If your mum sulks, who cares? Just ignore her. Put her in a time out if necessary.

Also, I would stop visits at your home if they are disrespectful to your husband. Either go to their home, or, better, meet them in a neutral location. Much easier to leave yourself than to ask someone to leave, and your husband shouldn’t have to entertain people who disrespect him in his own home. On a similar note, your husband down have to see them as often as you do; if he wants to see them once a year or not at all that’s his prerogative, and so I would name sure he knows that. They’re your parents and so your issue.

Post # 9
Member
6294 posts
Bee Keeper
  • Wedding: August 2014

tillymac :  re them not wanting to plan: well that makes it easier easier not to see them. If you offer a date that’s 3 or 4 weeks in advance (which is perfectly reasonable: I know my weekends are almost full now right up until April so I have to plan in advance),  give them a deadline to let you know by. If they haven’t let you know by that deadline, the next meeting gets pushed back to 3 or 4 weeks after your previous suggestion. And so on. The fact they won’t make plans is basically saying they a) do not respect you or your time and b) want you to know that should a better offer come up they’ll take it. In other words, it’s a huge slap in the face. Either they currently do not have plans in which case they can see you, or they do in which case they can suggest another date. It really is that simple and their refusal to commit is basically then making sure you know your place in their list of priorities.

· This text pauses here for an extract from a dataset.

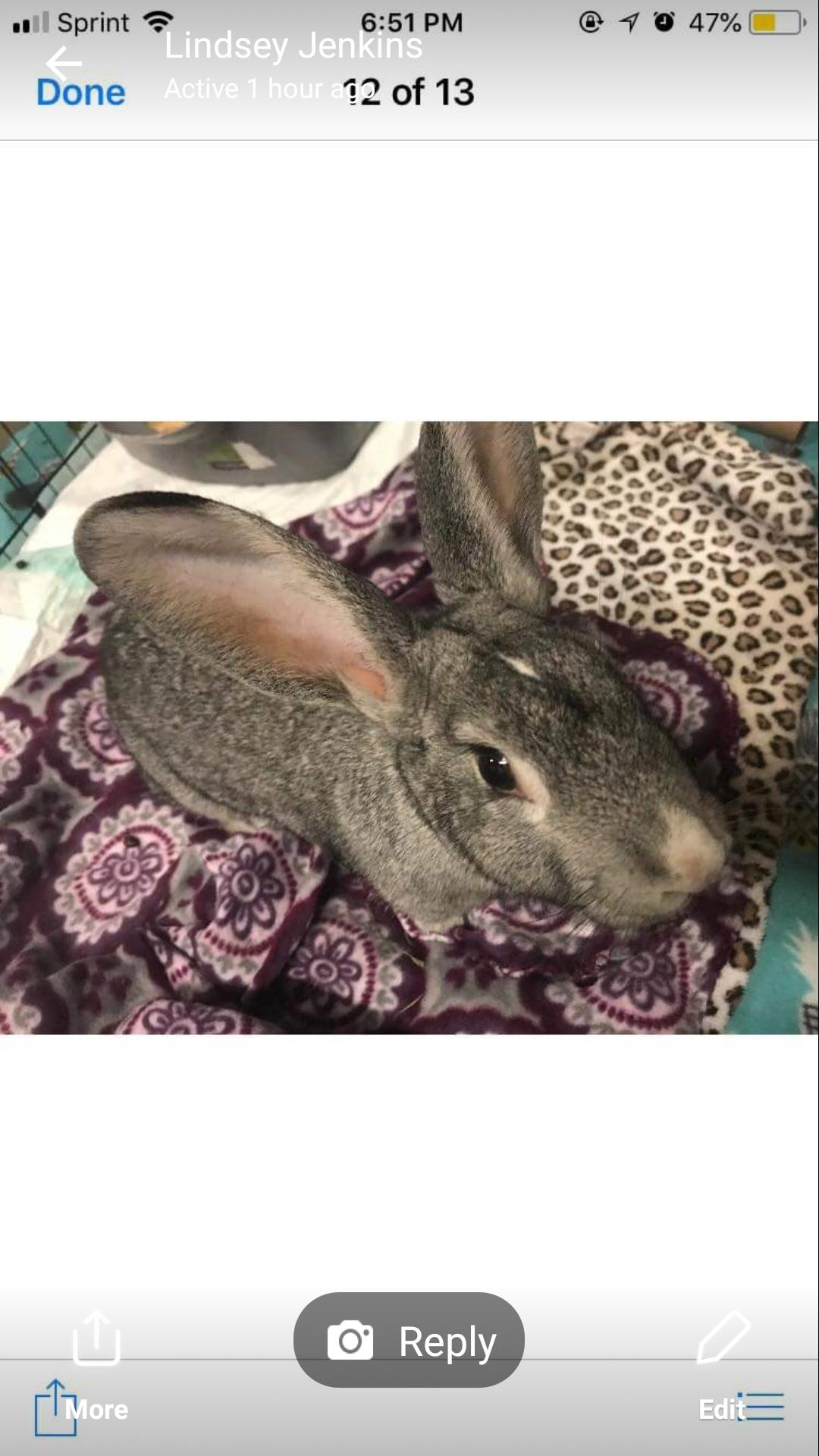 Arkansas Pet Rabbit Network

The last minute thing is also often a control thing.

So, just don’t play their game. They’re not sure if they can come? ‘Well we will need to know by tomorrow as then we will make other plans’. It gets to the day after tomorrow and they say they can come? ‘We said we needed to know yesterday, we’ve now made other plans. We will let you know when we’re next able.to see you’.

Post # 10
Member
393 posts
Helper bee

As if they are doing this!! I couldn’t imagine my mum moving to another city just because I’m moving, that’s scary stuff!! 

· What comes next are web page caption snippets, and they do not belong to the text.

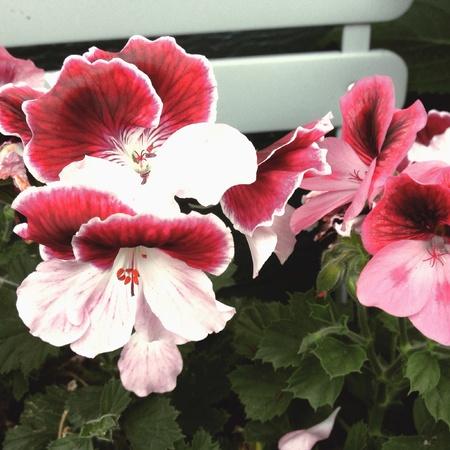 Roze bloemen op de witte bank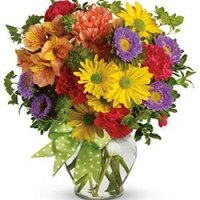 Colored flowers mix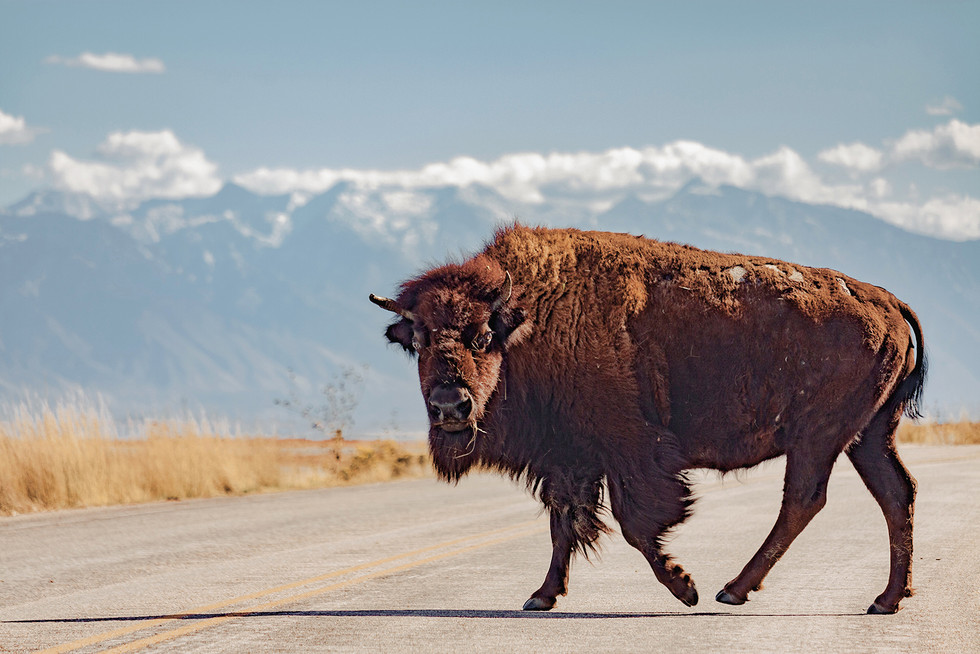 BuffaloCrossing_SS_SM.jpg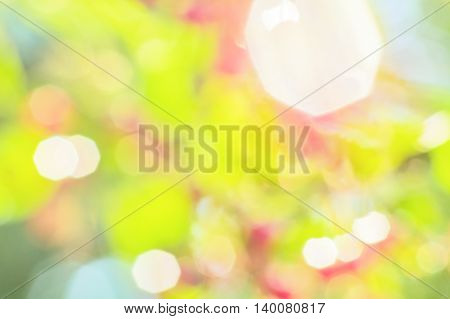 Multicolored blurred abstract background of the orchard with green leaves red berries and sun glare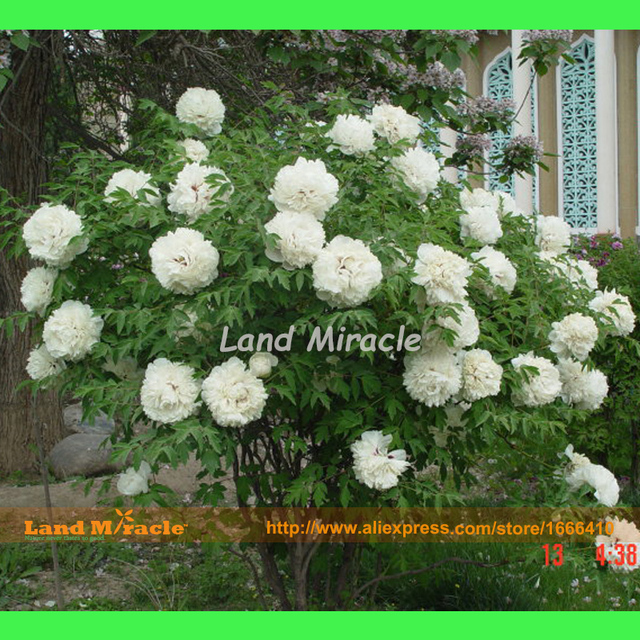 Perennial shrub tree peony white peony flower plant seeds 5 seeds perennial shrub tree peony white peony flower plant seeds 5 seeds beautiful garden flowers mightylinksfo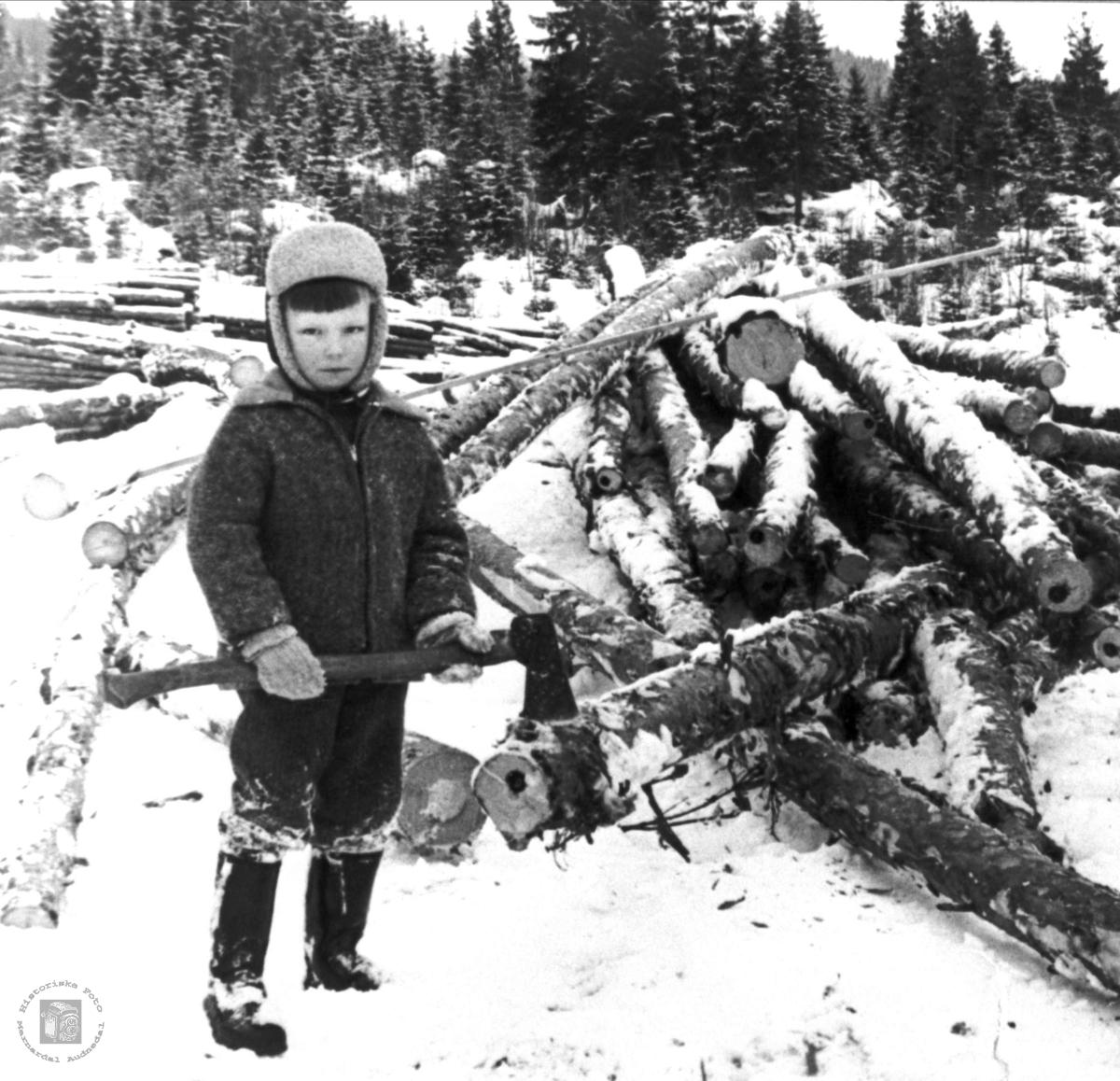 Arne Roland hogger ved på Monan i Bjelland.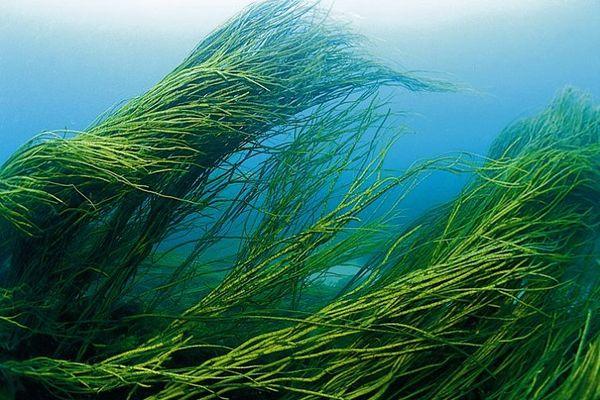 Водоросли в море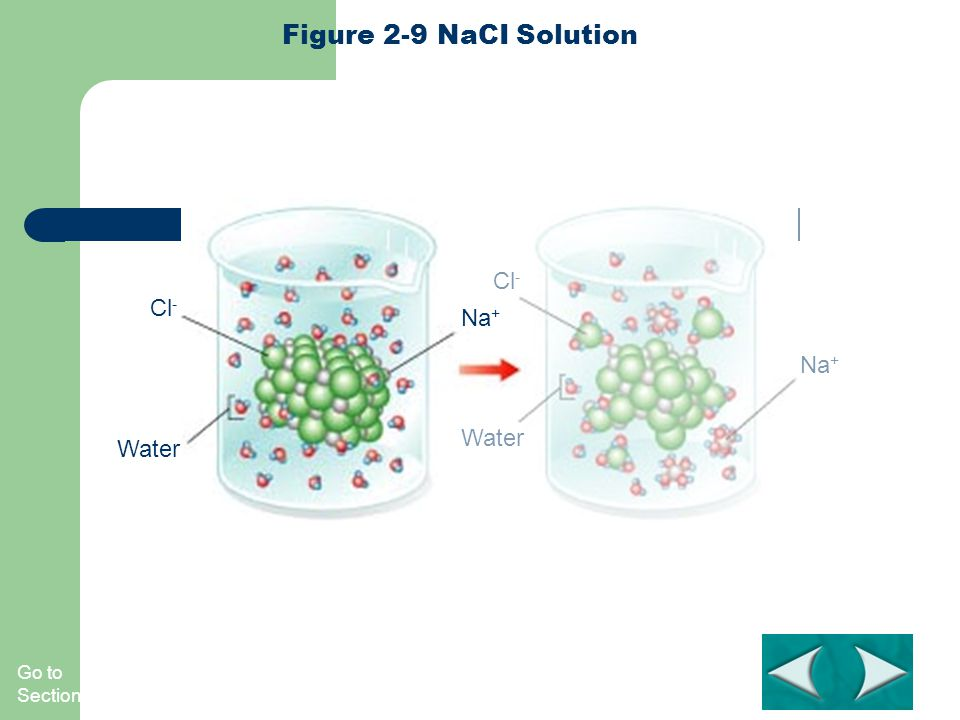Figure 2-9 NaCI Solution Cl- Cl- Na+ Na+ Water Water Section 2-2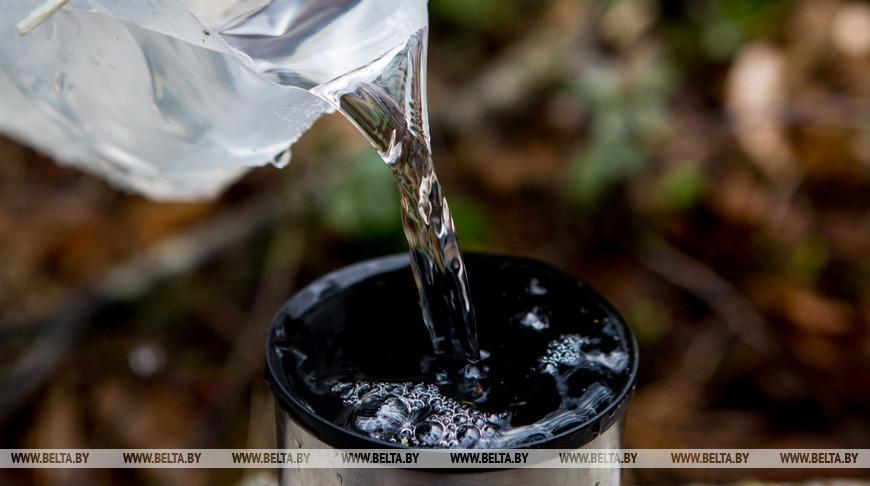 Лесхозы Брестской области начали поставлять березовый сок на экспорт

Poor you and your poor husband, I hope the “weaning off” plan works for you, if not maybe it’s time for a very open conversation and be prepared for major major arguments 

good luck bee 

Post # 12
Member
1963 posts
Buzzing bee
  • Wedding: September 2017 - Pearson Convention Centre

We live a 5 minute walk from my in laws and a 10 minute drive from my parents we see each set of parents once a month

Post # 13
Member
1715 posts
Bumble bee
  • Wedding: October 2017

Our parents are very close to us but we usually see them 1 time a month. And we’re all very close but I don’t need to see them more than that. Sometimes we will see mine 2 weeks in a row and then not again for 2 months. I love my family but I am also fiercely independent and private and need space.

Post # 14
Member
212 posts
Helper bee

I feel this. If I had to live in the same town as my Mother-In-Law I’d lose my sh*t.

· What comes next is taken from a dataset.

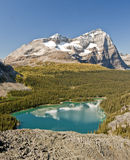 Famouse and Seculed, Lake Ohara. An image from the Yukness Ledges high above the shores of the popular Lake Ohara. In british columbia, canada Royalty Free Stock Photos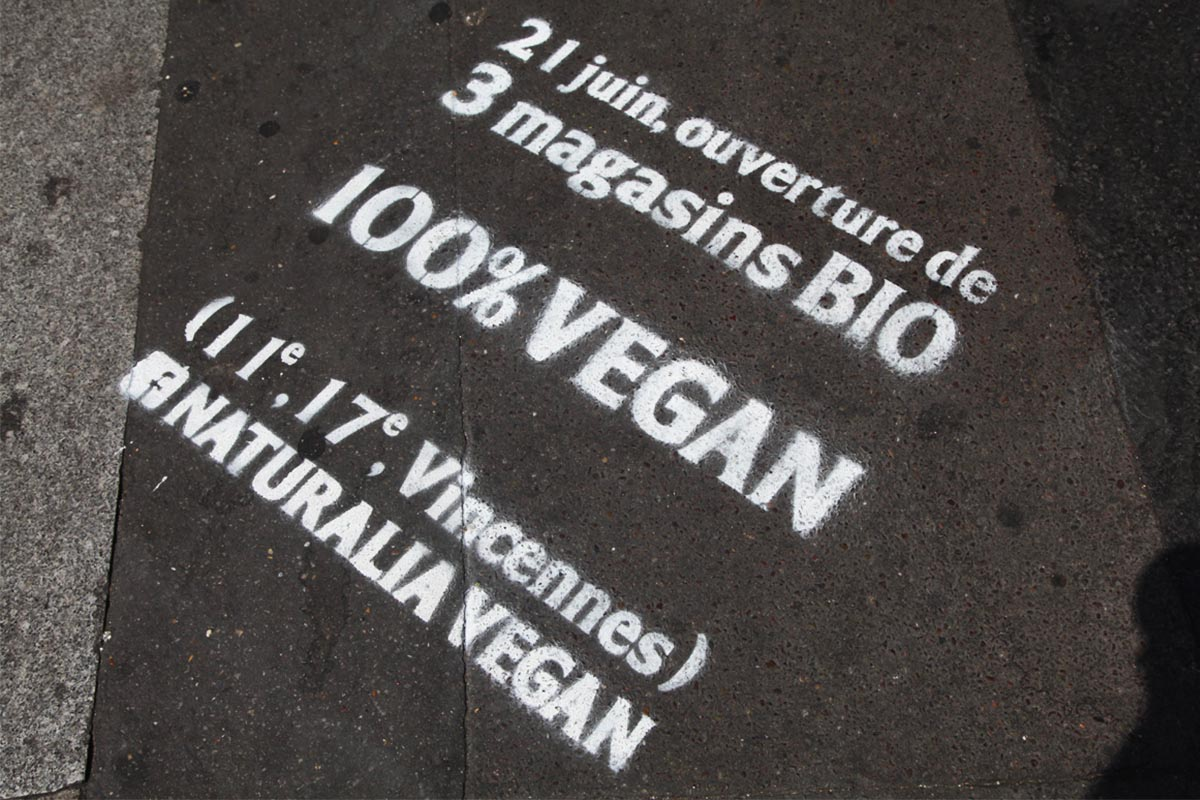 Naturalia-Vegan-Anolis-Fourchette-street-marketing-Photo-5-Light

I think the best thing you can do is tackle the “suprise” visit thing. That will create a lot of space.

Post # 15
Member
1739 posts
Bumble bee
  • Wedding: October 2017

tillymac :  Well – I’m no help here. My parents live 20 minutes from ys. And they have mentioned wanting us to move closer / even asked if we would want to move in (ummm, no thanks). We see each other 1x per week and those are often sleepovers. We talk every day.  Depending on how busy we are, that gets adjusted. But, they’re super understanding. They never pressure us. We visit out of our own will. Lol 

Just continue to set those boundaries. And if your parents get upset, oh well. I would also have a very stern honest conversation. It couldn’t make the situation any worse than what it already is.